Events such as ‘Doom and Gloom ‘86’ at Chippendale’s Graphic Arts Club brought together a number of local and interstate bands out to treat punters with ‘the downest good time you’ll ever have’. The noted ‘depression poet’ Dr William McCoy made a guest appearance and one lucky punter took home a box full of generic groceries.
I was particularly heartened to see that the crusty remains of The Sex Pistols will be touring Australia in April. No Sid or Johnny Rotten of course but a chance to relive the burgeoning punk movement of the mid to late 70s. It was an ideology that shunned wealth and money, mainly because nobody had any, and it certainly rattled the bones of the bourgeoisie.
Cynics will say ‘The Sex Pistols 2025’ are just a bunch of silly old geezers desperately trying to relive their once rebellious youth – and their aging audience is not much better. Not me! I see their renaissance as a powerful indicator of a sizeable cutural change when it comes to music and the arts.
Sure there will still be time for happy, care free, hedonistic pop tunes like Kylie’s nauseating ‘Padam Padam’, but look out for a whole new wave of neo-punk and reconstructed grunge.
‘The groundswell of discontent is bound to fuel a cultural upheaval’
With Trump in the White House, countless international wars, inflation running riot, and the possibility of Prime Minister Dutton, the groundswell of discontent is bound to fuel a cultural upheaval. Those with a good balance on their credit card will still demand top class entertainment and accompanying facilities, but what about the doom and gloom set?
We now have a 24-Hour Economy Commissioner in Michael Rodrigues, recently quoted as saying:
“We’re committed to reinvigorating NSW by removing the red tape and enhancing performance spaces, supporting cultural events and uplifting our thriving live music scene to help grow our creative communities.”
Let’s hope that includes a series of ultra low budget venues, where a lucky door prize of a bag of generic groceries is mandatory and the performing bands have names like ‘Dogs Die In Hot Cars’, ‘Half Man Half Biscuit’, ‘The Dead Milkmen’ and ‘Let’s Get Out of This Terrible Sandwich Shop’ – all real band names from a few decades ago.

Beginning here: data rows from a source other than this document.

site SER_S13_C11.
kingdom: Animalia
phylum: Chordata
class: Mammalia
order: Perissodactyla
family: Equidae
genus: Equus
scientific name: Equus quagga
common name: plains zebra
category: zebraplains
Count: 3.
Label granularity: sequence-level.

Two or three interlinked shipping containers dumped in Tom Uren Square in Woolloomooloo could provide an intimate rock venue and double as an overnight stay for the homeless when the grunge party finished. I don’t know how many of the old disused St James railway tunnels that run beneath the Sydney CBD still exist but what a location for ‘Grungefest 2026!’.
Perhaps the Palmer/Dutton prediction of economic Armageddon will have eventuated and an era of total doom and gloom will prevail. The annual Sydney Festival might go ahead, aimed entirely at that elite section of the population who can afford the exorbitant prices.
Yet beneath the snooty Opera House concerts and champagne picnics in the Domain, there lies a throbbing, pulsating celebration by neo-punks, grunge heads, anarchists, social outcasts and the homeless. It’s a true societal underground and indeed ‘‘the downest good time you’ll ever have’.